(Passage begins)
Use of the evidence base in substance abuse treatment programs for American Indians and Alaska natives: pursuing quality in the crucible of practice and policy
1 Centers for American Indian and Alaska Native Health, Mail Stop F800, 13055 East 17th Avenue, Aurora, CO 80010, USA
2 Department of Psychiatry, University of California, San Diego, 9500 Gilman Dr. #0812, La Jolla, CA 92093, USA
3 PO Box 2405, Pagosa Springs, CO 81147, USA
4 Peaceful Spirit ARC, 296 Mouache Street, P.O. Box 429, Ignacio, CO 81137, USA
5 Navajo Department of Behavioral Health Services, Window Rock, AZ 86515, USA
6 Westat, 1600 Research Blvd, Rockville, MD 20850, USA
7 Montana-Wyoming Tribal Leaders Council, 222 North 32nd Street, Suite 401, Billings, MT 59101, USA
8 Center for Applied Social Research, Two Partners Place, 3100 Monitor Avenue, Suite 100, Norman, OK 73072, USA
Implementation Science 2011, 6:63 doi:10.1186/1748-5908-6-63Published: 16 June 2011
A variety of forces are now shaping a passionate debate regarding the optimal approaches to improving the quality of substance abuse services for American Indian and Alaska Native communities. While there have been some highly successful efforts to meld the traditions of American Indian and Alaska Native tribes with that of 12-step approaches, some American Indian and Alaska Natives remain profoundly uncomfortable with the dominance of this Euro-American approach to substance abuse treatment in their communities. This longstanding tension has now been complicated by the emergence of a number of evidence-based treatments that, while holding promise for improving treatment for American Indian and Alaska Natives with substance use problems, may conflict with both American Indian and Alaska Native and 12-step healing traditions.
(Passage ends)
(Data shown begins)
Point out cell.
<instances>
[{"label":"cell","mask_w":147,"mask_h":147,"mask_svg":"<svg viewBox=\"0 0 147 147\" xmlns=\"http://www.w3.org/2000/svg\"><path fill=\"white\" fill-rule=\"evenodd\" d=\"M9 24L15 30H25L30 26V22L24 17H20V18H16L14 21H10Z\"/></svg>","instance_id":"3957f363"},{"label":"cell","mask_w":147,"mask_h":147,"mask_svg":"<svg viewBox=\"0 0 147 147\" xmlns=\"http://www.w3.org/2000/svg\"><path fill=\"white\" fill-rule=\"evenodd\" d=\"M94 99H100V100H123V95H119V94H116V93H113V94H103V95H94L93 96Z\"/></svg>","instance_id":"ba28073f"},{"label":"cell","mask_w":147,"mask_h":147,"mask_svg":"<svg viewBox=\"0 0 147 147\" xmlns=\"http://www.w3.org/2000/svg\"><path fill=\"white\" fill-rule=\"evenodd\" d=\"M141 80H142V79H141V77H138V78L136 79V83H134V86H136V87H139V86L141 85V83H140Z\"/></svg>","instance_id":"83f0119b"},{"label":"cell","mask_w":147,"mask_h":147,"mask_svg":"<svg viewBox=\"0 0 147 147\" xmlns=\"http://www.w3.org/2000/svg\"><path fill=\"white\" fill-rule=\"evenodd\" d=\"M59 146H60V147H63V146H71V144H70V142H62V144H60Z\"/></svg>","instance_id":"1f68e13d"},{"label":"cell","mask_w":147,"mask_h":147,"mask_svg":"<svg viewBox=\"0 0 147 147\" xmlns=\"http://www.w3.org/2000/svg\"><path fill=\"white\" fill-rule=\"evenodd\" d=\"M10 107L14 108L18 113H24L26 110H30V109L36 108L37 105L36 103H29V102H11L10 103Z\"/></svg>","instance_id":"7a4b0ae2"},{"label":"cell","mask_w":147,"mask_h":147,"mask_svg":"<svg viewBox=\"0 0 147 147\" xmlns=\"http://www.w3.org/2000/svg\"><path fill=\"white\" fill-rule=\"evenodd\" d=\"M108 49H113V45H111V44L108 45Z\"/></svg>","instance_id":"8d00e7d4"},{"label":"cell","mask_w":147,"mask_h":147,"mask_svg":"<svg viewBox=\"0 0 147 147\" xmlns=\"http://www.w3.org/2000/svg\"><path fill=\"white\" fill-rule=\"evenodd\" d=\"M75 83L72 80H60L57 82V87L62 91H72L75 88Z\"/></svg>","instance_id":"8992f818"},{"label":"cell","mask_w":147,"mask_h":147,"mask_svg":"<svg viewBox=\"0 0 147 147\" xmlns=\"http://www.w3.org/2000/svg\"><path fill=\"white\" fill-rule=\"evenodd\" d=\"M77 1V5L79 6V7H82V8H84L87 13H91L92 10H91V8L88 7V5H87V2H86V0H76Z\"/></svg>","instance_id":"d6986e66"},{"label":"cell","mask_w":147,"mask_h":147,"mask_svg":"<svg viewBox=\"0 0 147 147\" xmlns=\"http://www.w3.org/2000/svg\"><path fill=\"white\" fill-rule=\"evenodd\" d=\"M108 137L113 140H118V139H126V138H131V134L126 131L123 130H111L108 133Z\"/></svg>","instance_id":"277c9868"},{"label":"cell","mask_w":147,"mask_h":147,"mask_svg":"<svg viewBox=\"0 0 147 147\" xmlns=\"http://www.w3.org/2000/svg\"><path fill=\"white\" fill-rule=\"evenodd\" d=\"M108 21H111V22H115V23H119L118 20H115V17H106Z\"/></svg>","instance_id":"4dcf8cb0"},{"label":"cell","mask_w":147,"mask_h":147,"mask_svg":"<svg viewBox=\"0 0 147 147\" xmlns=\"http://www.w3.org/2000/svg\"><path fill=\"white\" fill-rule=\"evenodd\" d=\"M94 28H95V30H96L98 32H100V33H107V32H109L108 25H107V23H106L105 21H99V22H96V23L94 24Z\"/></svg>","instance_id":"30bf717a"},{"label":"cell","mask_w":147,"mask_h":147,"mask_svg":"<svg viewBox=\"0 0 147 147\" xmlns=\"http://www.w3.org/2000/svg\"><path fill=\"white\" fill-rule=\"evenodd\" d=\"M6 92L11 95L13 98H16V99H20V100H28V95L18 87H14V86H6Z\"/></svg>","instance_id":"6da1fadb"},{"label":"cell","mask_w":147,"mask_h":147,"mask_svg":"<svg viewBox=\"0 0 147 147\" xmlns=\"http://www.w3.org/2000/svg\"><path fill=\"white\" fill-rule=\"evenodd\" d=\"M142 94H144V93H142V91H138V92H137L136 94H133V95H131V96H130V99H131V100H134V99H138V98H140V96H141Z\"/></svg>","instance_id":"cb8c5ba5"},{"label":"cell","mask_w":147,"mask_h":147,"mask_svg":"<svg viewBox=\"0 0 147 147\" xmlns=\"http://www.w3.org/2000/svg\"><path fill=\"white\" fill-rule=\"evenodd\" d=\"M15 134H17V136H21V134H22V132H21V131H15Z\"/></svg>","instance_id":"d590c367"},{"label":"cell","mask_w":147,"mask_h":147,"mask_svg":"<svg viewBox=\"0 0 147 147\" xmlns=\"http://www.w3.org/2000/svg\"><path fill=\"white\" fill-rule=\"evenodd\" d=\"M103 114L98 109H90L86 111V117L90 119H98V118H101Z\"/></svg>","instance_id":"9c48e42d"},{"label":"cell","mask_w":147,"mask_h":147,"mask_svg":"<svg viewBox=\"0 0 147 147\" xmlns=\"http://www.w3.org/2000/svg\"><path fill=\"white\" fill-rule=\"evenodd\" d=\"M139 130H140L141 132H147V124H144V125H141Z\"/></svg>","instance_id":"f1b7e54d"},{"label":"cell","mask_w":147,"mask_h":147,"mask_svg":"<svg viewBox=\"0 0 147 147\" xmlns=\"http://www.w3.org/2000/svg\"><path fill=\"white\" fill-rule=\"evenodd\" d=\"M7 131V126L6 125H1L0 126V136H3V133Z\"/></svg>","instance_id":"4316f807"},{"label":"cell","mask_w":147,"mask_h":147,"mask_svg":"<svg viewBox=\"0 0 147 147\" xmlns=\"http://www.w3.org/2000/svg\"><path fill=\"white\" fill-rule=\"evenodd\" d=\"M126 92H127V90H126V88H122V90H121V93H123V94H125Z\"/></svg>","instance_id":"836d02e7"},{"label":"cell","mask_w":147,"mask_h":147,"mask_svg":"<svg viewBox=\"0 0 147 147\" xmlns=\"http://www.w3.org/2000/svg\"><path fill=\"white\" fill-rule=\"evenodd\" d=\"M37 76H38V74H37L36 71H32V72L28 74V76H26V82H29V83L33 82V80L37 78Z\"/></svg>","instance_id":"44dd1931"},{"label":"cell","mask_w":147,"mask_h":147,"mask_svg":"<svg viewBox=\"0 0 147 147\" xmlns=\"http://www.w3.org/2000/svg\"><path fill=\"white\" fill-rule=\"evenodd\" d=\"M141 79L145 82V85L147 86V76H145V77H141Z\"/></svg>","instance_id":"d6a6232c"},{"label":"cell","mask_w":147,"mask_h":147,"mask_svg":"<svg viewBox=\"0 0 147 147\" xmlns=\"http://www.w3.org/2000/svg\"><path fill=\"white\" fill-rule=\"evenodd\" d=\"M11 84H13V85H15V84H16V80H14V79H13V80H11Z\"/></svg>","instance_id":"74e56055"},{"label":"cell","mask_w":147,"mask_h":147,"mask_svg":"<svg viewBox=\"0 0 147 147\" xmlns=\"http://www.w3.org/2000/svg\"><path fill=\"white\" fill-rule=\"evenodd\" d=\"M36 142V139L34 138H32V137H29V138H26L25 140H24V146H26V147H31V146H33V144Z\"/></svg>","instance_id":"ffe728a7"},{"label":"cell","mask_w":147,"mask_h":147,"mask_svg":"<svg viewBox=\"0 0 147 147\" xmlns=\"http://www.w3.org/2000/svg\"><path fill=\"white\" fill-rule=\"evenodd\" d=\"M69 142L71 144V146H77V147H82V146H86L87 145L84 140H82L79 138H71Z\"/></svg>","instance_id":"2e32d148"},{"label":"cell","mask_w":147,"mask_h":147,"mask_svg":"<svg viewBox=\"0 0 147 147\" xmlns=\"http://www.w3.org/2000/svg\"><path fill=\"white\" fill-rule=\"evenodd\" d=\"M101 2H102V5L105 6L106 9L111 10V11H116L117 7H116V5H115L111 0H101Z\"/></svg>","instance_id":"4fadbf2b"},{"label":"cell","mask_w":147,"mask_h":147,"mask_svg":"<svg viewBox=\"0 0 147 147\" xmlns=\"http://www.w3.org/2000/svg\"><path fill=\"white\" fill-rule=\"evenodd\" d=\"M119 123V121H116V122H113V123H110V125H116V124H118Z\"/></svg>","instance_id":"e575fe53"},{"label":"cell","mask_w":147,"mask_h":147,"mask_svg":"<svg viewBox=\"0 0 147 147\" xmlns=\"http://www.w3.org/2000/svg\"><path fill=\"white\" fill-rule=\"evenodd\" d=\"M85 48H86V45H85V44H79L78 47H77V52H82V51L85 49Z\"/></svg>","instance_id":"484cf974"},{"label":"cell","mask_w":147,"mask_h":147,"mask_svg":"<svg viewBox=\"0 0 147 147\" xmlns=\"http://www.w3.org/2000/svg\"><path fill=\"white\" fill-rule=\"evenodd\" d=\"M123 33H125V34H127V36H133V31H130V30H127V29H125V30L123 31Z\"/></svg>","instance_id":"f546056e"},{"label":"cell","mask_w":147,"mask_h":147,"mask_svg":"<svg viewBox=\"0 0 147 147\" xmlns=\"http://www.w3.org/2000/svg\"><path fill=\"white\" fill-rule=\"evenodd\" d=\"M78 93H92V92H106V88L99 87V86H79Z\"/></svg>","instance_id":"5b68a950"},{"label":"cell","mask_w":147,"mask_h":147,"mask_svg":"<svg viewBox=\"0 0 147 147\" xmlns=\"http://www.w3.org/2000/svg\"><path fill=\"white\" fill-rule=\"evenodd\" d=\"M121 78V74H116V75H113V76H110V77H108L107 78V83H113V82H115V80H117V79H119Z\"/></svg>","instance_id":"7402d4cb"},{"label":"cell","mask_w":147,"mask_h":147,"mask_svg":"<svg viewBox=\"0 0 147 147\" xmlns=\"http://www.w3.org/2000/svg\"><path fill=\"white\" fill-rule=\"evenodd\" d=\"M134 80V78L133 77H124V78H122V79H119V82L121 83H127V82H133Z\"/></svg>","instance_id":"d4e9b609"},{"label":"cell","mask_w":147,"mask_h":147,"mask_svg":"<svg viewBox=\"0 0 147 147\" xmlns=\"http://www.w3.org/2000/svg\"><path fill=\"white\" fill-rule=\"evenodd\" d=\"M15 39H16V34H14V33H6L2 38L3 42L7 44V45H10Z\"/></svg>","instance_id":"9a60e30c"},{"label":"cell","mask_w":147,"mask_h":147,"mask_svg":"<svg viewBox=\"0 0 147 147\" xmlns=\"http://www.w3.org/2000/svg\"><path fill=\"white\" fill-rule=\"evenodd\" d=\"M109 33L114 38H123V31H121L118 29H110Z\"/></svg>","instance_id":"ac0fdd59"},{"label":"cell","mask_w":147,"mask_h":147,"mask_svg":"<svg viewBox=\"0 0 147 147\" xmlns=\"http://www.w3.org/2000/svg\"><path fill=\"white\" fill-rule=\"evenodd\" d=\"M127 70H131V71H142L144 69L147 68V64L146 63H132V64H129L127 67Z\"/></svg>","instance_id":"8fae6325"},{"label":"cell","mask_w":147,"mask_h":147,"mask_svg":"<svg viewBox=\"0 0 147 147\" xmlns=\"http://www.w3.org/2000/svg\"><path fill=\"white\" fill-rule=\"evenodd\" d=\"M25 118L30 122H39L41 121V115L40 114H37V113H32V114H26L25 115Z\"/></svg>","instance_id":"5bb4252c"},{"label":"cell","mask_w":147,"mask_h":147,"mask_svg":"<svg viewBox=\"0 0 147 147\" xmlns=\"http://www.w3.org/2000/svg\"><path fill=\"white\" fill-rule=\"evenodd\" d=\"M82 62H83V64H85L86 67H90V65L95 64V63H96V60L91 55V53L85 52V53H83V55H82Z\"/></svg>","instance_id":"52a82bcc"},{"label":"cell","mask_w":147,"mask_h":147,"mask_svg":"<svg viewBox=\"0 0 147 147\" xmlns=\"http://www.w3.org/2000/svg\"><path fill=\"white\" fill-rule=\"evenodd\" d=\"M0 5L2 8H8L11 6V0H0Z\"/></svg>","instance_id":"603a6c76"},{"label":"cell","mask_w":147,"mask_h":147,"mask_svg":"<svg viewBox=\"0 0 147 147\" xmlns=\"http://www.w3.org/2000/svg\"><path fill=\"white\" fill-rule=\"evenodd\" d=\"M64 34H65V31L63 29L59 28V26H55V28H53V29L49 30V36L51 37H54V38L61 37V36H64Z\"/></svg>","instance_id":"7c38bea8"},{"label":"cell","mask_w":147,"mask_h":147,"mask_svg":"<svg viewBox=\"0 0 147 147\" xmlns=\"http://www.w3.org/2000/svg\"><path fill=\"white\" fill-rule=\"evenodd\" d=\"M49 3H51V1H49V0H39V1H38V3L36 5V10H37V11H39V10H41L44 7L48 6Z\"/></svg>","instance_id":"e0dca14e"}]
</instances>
(Data shown ends)
__Task requirements__.
(1) Translate this sentence from the substance abuse treatment passage into Spanish: "A variety of forces are now shaping a passionate debate regarding the optimal approaches to improving the quality of substance abuse services for American Indian and Alaska Native communities."
(2) According to the substance abuse treatment passage, some American Indians and Alaska Natives remain profoundly uncomfortable with the dominance of which approach to substance abuse treatment in their communities?
(3) Continue the substance abuse treatment passage from where it stops.

__Answers by item number__.
(1) Diversas fuerzas están configurando actualmente un debate apasionado sobre los enfoques óptimos para mejorar la calidad de los servicios para el abuso de sustancias destinados a las comunidades de indígenas americanos y nativos de Alaska.

(2) They are uncomfortable with the dominance of the Euro-American 12-step approach.

(3)
We convened a panel of experts from American Indian and Alaska Native communities, substance abuse treatment programs serving these communities, and researchers to discuss and analyze these controversies in preparation for a national study of American Indian and Alaska Native substance abuse services. While the panel identified programs that are using evidence-based treatments, members still voiced concerns about the cultural appropriateness of many evidence-based treatments as well as the lack of guidance on how to adapt them for use with American Indians and Alaska Natives. The panel concluded that the efforts of federal and state policymakers to promote the use of evidence-based treatments are further complicating an already-contentious debate within American Indian and Alaska Native communities on how to provide effective substance abuse services. This external pressure to utilize evidence-based treatments is particularly problematic given American Indian and Alaska Native communities' concerns about protecting their sovereign status.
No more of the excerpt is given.